What the task requires
Lay out the part of the records that opens with the line containing "What is the approximate" and runs through the end of the records as a Markdown table. Use the columns Row and Line, give each line its own numbered row, and leave out blank lines.

Saved data entries
------------------------------
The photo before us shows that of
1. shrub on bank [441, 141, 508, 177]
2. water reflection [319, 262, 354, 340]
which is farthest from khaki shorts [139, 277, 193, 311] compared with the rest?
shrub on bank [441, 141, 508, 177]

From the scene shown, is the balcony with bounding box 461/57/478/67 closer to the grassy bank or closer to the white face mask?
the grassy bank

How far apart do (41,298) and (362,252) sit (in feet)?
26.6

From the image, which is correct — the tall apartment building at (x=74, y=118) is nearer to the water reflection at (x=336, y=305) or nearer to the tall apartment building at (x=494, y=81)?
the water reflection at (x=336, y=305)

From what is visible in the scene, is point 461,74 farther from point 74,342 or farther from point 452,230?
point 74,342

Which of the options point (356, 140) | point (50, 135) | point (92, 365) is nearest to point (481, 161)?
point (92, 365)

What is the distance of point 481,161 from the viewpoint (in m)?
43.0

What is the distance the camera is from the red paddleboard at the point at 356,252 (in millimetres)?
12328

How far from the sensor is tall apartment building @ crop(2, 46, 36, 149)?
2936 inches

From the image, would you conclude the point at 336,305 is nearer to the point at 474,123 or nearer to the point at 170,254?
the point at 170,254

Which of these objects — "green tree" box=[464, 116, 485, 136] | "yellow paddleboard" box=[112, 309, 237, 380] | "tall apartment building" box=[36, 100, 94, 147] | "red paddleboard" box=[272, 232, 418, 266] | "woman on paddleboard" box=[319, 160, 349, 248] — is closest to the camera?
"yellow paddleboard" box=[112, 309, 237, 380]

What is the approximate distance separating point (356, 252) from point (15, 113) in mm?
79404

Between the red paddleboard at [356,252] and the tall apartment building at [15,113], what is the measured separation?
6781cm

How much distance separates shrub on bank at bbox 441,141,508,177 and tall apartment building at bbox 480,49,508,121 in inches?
------------------------------
Result
| Row | Line |
|---|---|
| 1 | What is the approximate distance separating point (356, 252) from point (15, 113) in mm? |
| 2 | 79404 |
| 3 | Between the red paddleboard at [356,252] and the tall apartment building at [15,113], what is the measured separation? |
| 4 | 6781cm |
| 5 | How much distance separates shrub on bank at bbox 441,141,508,177 and tall apartment building at bbox 480,49,508,121 in inches? |